-- Start of SELECTED EXTRACT --
Each run includes detailed logs to track progress and capture failures:

### Scraping & Formatting Logs

- Logs are saved per bill under `logs/`
- Processing summary shows total bills, events, and votes processed
- Session mapping tracks bill-to-session relationships
- **Orphan tracking** shows new, existing, and resolved orphans

### Text Extraction Logs

- Download attempts with success/failure status
- Extraction method used (XML, HTML, PDF)
- Error details saved to `text_extraction_errors/`
- **Auto-save commits** every 30 minutes prevent data loss
- Summary reports include:
- Total documents processed
- Successful extractions by type
- Skipped (already extracted) documents
- Failed downloads/extractions with reasons

Pipelines are fault-tolerant — if a bill fails, the workflow continues for all others.
-- End of SELECTED EXTRACT --
-- Start of MATERIAL PROVIDED --
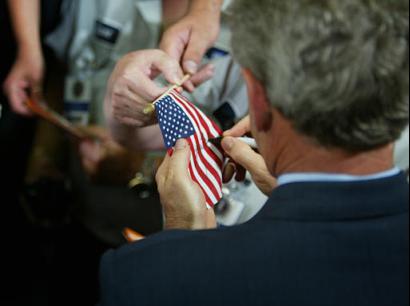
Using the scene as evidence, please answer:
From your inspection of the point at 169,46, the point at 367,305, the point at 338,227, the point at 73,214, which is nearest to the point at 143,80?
the point at 169,46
-- End of MATERIAL PROVIDED --
» SHORT PROBLEM:
Duplicate everything in the logging text from "### Text Extraction" down to "for all others.". Work only from the logging text; leave the material aside.

» SOLUTION TO THIS PROBLEM:
### Text Extraction Logs

- Download attempts with success/failure status
- Extraction method used (XML, HTML, PDF)
- Error details saved to `text_extraction_errors/`
- **Auto-save commits** every 30 minutes prevent data loss
- Summary reports include:
- Total documents processed
- Successful extractions by type
- Skipped (already extracted) documents
- Failed downloads/extractions with reasons

Pipelines are fault-tolerant — if a bill fails, the workflow continues for all others.